Low-glycemic index diet in hyperlipidemia: use of traditional starchy foods.

To define those patients most likely to benefit from the hypolipidemic effect of low-glycemic-index (GI) traditional starchy foods, 30 hyperlipidemic patients were studied for 3 mo. During the middle month, low-GI foods were substituted for those with a higher GI with minimal change in dietary macronutrient and fiber content. Only in the group (24 patients) with raised triglyceride levels (types IIb, III, and IV) were significant lipid reductions seen: total cholesterol 8.8 +/- 1.5% (p less than 0.001), LDL cholesterol 9.1 +/- 2.4% (p less than 0.001), and serum triglyceride 19.3 +/- 3.2% (p less than 0.001) with no change in HDL cholesterol. The percentage reduction in serum triglyceride related to the initial triglyceride levels (r = 0.56, p less than 0.01). The small weight loss (0.4 kg) on the low-GI diet did not relate to the lipid changes. Low-GI diets may be of use in the management of lipid abnormalities associated with hypertriglyceridemia.

Effect of canning on the blood glucose response to beans in patients with type 2 diabetes.

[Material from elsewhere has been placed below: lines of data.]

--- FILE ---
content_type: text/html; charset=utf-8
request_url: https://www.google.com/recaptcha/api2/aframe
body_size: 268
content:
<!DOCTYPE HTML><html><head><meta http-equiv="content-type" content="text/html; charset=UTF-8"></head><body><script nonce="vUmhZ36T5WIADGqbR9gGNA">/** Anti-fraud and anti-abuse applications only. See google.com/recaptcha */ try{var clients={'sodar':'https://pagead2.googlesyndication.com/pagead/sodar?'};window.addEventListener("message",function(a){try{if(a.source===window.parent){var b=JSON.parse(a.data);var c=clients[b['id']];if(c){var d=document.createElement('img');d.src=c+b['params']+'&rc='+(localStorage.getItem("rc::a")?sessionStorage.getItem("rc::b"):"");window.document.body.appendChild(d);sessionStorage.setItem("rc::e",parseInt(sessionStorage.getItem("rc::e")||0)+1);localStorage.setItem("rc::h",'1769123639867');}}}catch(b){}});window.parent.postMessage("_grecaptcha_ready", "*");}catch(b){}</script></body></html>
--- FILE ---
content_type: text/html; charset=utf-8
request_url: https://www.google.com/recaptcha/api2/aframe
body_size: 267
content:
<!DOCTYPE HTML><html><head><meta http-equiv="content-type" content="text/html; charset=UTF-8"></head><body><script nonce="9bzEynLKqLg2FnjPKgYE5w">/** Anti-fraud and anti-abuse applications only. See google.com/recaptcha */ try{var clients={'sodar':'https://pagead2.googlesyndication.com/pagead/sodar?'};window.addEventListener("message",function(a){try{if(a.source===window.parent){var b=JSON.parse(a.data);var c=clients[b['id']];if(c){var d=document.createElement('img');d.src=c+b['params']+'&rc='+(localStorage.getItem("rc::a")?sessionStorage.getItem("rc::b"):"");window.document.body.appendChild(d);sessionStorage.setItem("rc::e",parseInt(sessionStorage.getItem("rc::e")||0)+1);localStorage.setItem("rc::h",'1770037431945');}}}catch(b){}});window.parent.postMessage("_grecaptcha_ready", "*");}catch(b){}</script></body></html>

Cooked dried legumes have been shown to stimulate low blood glucose responses, and their consumption by individuals with diabetes has been encouraged. However, canned beans are more convenient to use than dried beans. Since the glycaemic effects of canned beans have not been determined, we fed 50 g carbohydrate portions of five varieties of beans, both cooked dried and canned, to groups of diabetic patients and calculated their glycaemic indices (GI). All canned and dried beans tested had significantly lower GIs than that of white bread, which was ascribed a GI of 100. The mean GI of the five types of canned beans, 71 +/- 4, was less than that of bread, 100 (P less than 0.001), and greater than that of the same five varieties of cooked dried beans, 47 +/- 5 (P less than 0.001). It is concluded that the glycaemic effect of dried legumes is increased by the canning process. Nevertheless, canned beans give lower blood glucose responses than bread and may be of use in low glycaemic index diets.

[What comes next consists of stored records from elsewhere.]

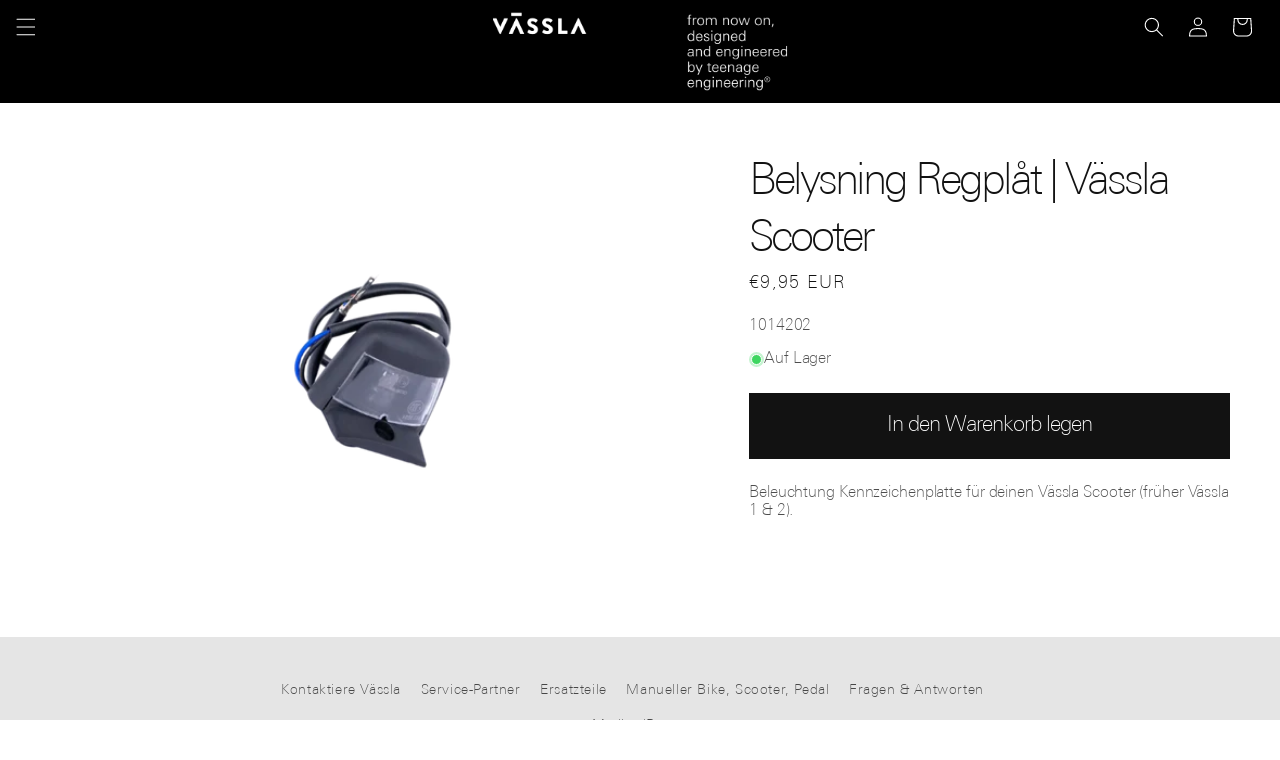

--- FILE ---
content_type: application/x-javascript
request_url: https://app.sealsubscriptions.com/shopify/public/status/shop/vassla-sweden.myshopify.com.js?1763212659
body_size: -121
content:
var sealsubscriptions_settings_updated='1742223639c';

Prediction of glycemic response to mixed meals in noninsulin-dependent diabetic subjects.

Recent studies suggest the glycemic response of different mixed meals cannot be predicted from the glycemic index (GI) of individual carbohydrate foods. Postprandial glucose levels following five different mixed meals in six noninsulin-dependent diabetic volunteers were therefore assessed. Each meal comprised 50% carbohydrate, 30% fat, and 20% protein, varying only in type of carbohydrate. The carbohydrate exchanged in each meal (potato, white bread, rice, spaghetti, or lentils and barley) contributed 37% of total meal calories. The correlation between predicted glucose response and postprandial glucose area was highly significant; estimated meal GI was virtually proportional to the actual mean glycemic response. These results demonstrate that the relative glycemic effects of mixed meals can be predicted from the GI of their carbohydrate components, again stressing the importance of type of carbohydrate in regulating postprandial blood-glucose levels.